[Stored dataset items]
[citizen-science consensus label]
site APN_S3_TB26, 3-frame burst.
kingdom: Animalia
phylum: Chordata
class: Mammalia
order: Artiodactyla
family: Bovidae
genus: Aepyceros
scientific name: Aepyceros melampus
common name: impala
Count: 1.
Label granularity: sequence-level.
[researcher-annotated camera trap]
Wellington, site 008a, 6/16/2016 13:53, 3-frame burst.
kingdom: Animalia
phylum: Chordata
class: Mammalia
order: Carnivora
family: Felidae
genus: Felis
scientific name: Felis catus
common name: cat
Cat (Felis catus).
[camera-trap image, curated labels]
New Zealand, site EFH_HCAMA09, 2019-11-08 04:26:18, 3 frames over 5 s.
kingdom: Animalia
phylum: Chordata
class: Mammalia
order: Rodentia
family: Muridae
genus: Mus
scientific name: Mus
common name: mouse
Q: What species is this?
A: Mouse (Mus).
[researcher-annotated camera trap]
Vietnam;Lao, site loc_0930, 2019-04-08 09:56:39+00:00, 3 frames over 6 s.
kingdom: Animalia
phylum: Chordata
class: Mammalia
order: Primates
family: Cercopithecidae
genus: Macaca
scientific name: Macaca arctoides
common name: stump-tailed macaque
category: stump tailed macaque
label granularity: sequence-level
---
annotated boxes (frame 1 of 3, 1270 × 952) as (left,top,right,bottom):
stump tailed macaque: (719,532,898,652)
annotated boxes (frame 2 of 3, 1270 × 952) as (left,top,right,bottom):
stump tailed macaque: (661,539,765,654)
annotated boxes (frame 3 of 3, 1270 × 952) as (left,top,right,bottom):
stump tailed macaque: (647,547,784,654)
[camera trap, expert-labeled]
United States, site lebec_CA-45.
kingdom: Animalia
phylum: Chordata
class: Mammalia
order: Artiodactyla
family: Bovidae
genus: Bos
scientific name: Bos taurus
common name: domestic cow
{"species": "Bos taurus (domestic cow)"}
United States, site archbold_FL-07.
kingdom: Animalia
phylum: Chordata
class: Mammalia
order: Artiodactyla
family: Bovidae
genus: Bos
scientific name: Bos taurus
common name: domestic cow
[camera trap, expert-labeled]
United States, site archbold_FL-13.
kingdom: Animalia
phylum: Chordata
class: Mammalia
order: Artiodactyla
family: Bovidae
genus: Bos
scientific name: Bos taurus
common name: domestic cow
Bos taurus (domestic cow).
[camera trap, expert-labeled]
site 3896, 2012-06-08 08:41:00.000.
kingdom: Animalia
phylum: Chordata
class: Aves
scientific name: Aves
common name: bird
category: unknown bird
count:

## YOUR ASSIGNMENT
Word for word, restate the data above from its first line down to and including the line with "Label granularity: sequence-level.".

## SOLUTION
[citizen-science consensus label]
site APN_S3_TB26, 3-frame burst.
kingdom: Animalia
phylum: Chordata
class: Mammalia
order: Artiodactyla
family: Bovidae
genus: Aepyceros
scientific name: Aepyceros melampus
common name: impala
Count: 1.
Label granularity: sequence-level.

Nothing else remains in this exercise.